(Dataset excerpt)
-- start --
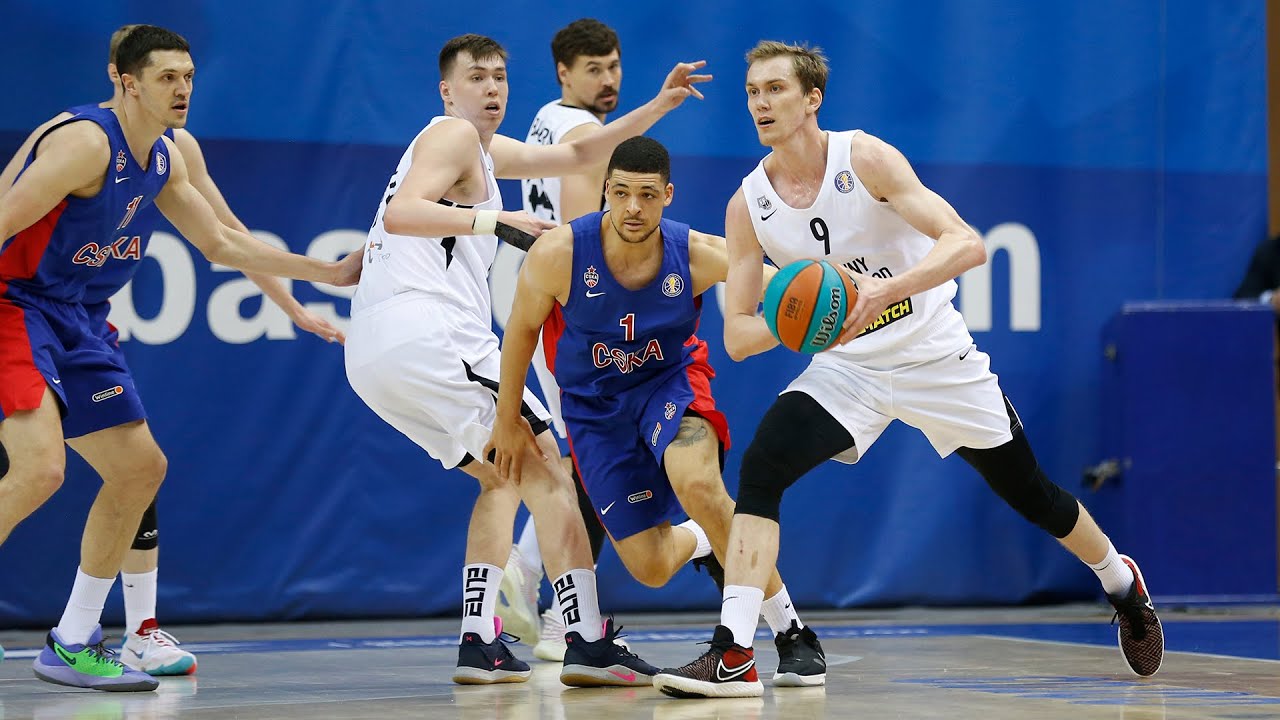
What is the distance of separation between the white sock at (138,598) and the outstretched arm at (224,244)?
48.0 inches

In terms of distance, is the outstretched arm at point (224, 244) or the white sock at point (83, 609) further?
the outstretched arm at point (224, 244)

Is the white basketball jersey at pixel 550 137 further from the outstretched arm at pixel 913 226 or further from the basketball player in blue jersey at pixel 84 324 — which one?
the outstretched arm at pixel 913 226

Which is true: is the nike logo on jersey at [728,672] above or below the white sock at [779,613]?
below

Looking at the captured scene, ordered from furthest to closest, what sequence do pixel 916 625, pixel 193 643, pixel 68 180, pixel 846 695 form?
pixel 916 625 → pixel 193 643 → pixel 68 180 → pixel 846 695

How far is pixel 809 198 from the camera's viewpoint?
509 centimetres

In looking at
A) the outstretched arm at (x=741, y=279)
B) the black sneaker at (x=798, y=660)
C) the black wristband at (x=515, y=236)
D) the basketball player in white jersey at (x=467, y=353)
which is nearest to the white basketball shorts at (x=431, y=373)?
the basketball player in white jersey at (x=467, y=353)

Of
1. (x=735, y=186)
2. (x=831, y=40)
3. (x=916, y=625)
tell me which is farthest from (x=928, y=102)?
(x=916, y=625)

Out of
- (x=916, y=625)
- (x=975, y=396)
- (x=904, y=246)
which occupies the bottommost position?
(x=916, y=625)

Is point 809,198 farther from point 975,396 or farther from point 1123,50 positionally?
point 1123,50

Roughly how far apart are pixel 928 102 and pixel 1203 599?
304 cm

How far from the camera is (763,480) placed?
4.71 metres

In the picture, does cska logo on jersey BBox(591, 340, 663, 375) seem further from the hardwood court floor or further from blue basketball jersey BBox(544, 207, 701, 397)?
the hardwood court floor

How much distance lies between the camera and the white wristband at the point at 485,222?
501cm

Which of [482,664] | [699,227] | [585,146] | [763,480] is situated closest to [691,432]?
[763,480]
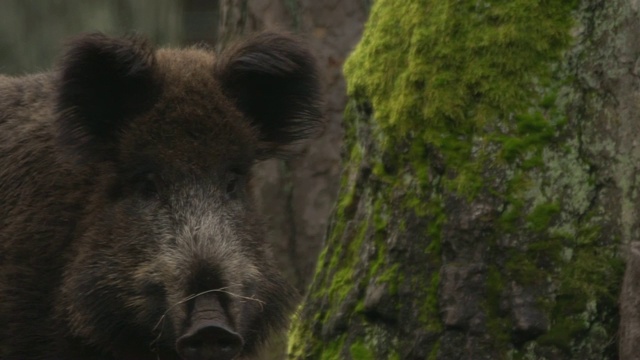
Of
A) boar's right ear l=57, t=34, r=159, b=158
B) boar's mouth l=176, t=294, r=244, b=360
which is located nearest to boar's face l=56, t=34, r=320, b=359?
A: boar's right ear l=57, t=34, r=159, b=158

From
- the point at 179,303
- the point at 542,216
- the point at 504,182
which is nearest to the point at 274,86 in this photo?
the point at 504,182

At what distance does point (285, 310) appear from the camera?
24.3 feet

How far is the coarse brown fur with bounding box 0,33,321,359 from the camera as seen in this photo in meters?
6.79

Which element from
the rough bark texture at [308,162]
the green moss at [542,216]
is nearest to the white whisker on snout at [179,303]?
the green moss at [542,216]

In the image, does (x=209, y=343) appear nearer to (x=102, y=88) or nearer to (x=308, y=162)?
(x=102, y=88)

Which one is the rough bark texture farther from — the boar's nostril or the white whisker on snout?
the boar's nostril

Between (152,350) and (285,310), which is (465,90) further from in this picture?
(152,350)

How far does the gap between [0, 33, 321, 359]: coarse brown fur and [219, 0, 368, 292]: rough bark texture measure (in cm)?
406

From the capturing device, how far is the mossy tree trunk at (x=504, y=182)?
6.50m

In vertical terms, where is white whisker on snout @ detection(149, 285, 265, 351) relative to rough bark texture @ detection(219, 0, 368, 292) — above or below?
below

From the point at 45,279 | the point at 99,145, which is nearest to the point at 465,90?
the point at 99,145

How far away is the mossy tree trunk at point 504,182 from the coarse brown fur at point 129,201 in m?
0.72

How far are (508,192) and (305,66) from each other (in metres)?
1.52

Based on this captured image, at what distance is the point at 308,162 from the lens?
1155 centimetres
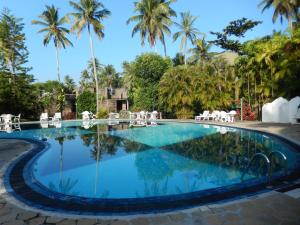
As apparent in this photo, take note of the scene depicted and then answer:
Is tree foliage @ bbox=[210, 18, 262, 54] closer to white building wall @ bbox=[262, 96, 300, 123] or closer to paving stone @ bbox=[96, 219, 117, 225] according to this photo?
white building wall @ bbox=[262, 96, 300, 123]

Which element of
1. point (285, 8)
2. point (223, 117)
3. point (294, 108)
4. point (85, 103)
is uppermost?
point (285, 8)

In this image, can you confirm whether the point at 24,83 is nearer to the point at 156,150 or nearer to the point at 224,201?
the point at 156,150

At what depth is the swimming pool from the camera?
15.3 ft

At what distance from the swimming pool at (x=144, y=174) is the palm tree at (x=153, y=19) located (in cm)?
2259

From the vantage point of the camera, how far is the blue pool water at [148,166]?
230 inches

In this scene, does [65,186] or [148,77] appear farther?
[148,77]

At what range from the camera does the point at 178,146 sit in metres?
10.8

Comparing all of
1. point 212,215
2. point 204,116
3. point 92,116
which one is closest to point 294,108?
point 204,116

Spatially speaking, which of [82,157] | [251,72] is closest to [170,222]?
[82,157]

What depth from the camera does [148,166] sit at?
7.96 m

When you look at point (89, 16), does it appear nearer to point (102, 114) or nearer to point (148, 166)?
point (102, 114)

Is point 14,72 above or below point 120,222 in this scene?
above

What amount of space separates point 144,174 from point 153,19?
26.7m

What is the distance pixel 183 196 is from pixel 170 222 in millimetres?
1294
-- end --
▶ [WHAT THE TASK ASKS] Rewrite every line of the listing above as a numbered list, dropping the blank lines and the picture markers.

▶ [COMPLETE RESPONSE]
1. What is the distance of separation between the white sock at (138,598) and the outstretched arm at (224,244)?
2. 48.0 inches
3. In terms of distance, is the outstretched arm at point (224, 244) or the white sock at point (83, 609) further?
4. the outstretched arm at point (224, 244)
5. Is the white basketball jersey at pixel 550 137 further from the outstretched arm at pixel 913 226 or further from the basketball player in blue jersey at pixel 84 324 — which one?
6. the outstretched arm at pixel 913 226
7. Which is true: is the nike logo on jersey at [728,672] above or below the white sock at [779,613]?
8. below
9. Looking at the captured scene, ordered from furthest to closest, what sequence do pixel 916 625, pixel 193 643, pixel 68 180, pixel 846 695 form?
10. pixel 916 625 → pixel 193 643 → pixel 68 180 → pixel 846 695
11. How far is pixel 809 198 from the camera's viewpoint?
12. 509 centimetres
13. In looking at
14. A) the outstretched arm at (x=741, y=279)
15. B) the black sneaker at (x=798, y=660)
16. C) the black wristband at (x=515, y=236)
17. D) the basketball player in white jersey at (x=467, y=353)
18. which is nearest to the white basketball shorts at (x=431, y=373)?
19. the basketball player in white jersey at (x=467, y=353)
20. Of
21. 1. (x=735, y=186)
22. 2. (x=831, y=40)
23. 3. (x=916, y=625)
24. tell me which is farthest from (x=928, y=102)?
25. (x=916, y=625)
26. Out of
27. - (x=916, y=625)
28. - (x=975, y=396)
29. - (x=904, y=246)
30. which occupies the bottommost position?
31. (x=916, y=625)
32. Is point 809,198 farther from point 975,396 or farther from point 1123,50 positionally?
33. point 1123,50
34. Roughly how far apart are pixel 928 102 and pixel 1203 599?
35. 304 cm
36. How far from the camera is (763,480) placed?
37. 4.71 metres
38. In the picture, does cska logo on jersey BBox(591, 340, 663, 375) seem further from the hardwood court floor or further from blue basketball jersey BBox(544, 207, 701, 397)?
39. the hardwood court floor
40. How much distance lies between the camera and the white wristband at the point at 485,222?
41. 501cm
42. Which of [482,664] | [699,227] | [585,146] | [763,480] is situated closest to [691,432]?
43. [763,480]
44. Of
45. A) boar's right ear l=57, t=34, r=159, b=158
46. B) boar's mouth l=176, t=294, r=244, b=360
47. which is located nearest to boar's face l=56, t=34, r=320, b=359?
48. A: boar's right ear l=57, t=34, r=159, b=158
49. From
50. - the point at 179,303
51. - the point at 542,216
52. - the point at 504,182
53. which is nearest to the point at 274,86 in this photo?
54. the point at 504,182
55. At what distance does point (285, 310) appear from the camera?
56. 24.3 feet
57. How far is the coarse brown fur with bounding box 0,33,321,359 from the camera as seen in this photo in meters?
58. 6.79
59. Which element from
60. the rough bark texture at [308,162]
61. the green moss at [542,216]
62. is nearest to the white whisker on snout at [179,303]?
63. the green moss at [542,216]
64. In the image, does (x=209, y=343) appear nearer to (x=102, y=88) or nearer to (x=308, y=162)?
65. (x=102, y=88)
66. Which one is the rough bark texture farther from — the boar's nostril or the white whisker on snout?
67. the boar's nostril
68. Between (152,350) and (285,310), which is (465,90) further from in this picture?
69. (152,350)
70. How far does the gap between [0, 33, 321, 359]: coarse brown fur and [219, 0, 368, 292]: rough bark texture measure (in cm)?
71. 406
72. From the capturing device, how far is the mossy tree trunk at (x=504, y=182)?
73. 6.50m
74. In vertical terms, where is white whisker on snout @ detection(149, 285, 265, 351) relative to rough bark texture @ detection(219, 0, 368, 292) — above or below?
75. below
76. From the point at 45,279 | the point at 99,145, which is nearest to the point at 465,90?
77. the point at 99,145
78. How far away is the mossy tree trunk at point 504,182 from the coarse brown fur at point 129,201 in m?
79. 0.72
80. How far are (508,192) and (305,66) from each other (in metres)?
81. 1.52
82. Based on this captured image, at what distance is the point at 308,162 from the lens?
83. 1155 centimetres
84. As apparent in this photo, take note of the scene depicted and then answer:
85. Is tree foliage @ bbox=[210, 18, 262, 54] closer to white building wall @ bbox=[262, 96, 300, 123] or closer to paving stone @ bbox=[96, 219, 117, 225] according to this photo?
86. white building wall @ bbox=[262, 96, 300, 123]
87. Which element of
88. 1. point (285, 8)
89. 2. point (223, 117)
90. 3. point (294, 108)
91. 4. point (85, 103)
92. is uppermost?
93. point (285, 8)
94. In this image, can you confirm whether the point at 24,83 is nearer to the point at 156,150 or nearer to the point at 224,201?
95. the point at 156,150
96. At what depth is the swimming pool from the camera?
97. 15.3 ft
98. At what distance from the swimming pool at (x=144, y=174) is the palm tree at (x=153, y=19) located (in cm)?
99. 2259
100. From the vantage point of the camera, how far is the blue pool water at [148,166]?
101. 230 inches
102. In this scene, does [65,186] or [148,77] appear farther?
103. [148,77]
104. At what range from the camera does the point at 178,146 sit in metres?
105. 10.8
106. Comparing all of
107. 1. point 212,215
108. 2. point 204,116
109. 3. point 92,116
110. which one is closest to point 294,108?
111. point 204,116
112. Spatially speaking, which of [82,157] | [251,72] is closest to [170,222]?
113. [82,157]
114. What depth from the camera does [148,166] sit at?
115. 7.96 m
116. When you look at point (89, 16), does it appear nearer to point (102, 114) or nearer to point (148, 166)?
117. point (102, 114)
118. Is point 14,72 above or below point 120,222 in this scene?
119. above
120. What amount of space separates point 144,174 from point 153,19?
121. 26.7m
122. What is the distance pixel 183 196 is from pixel 170 222 in millimetres?
123. 1294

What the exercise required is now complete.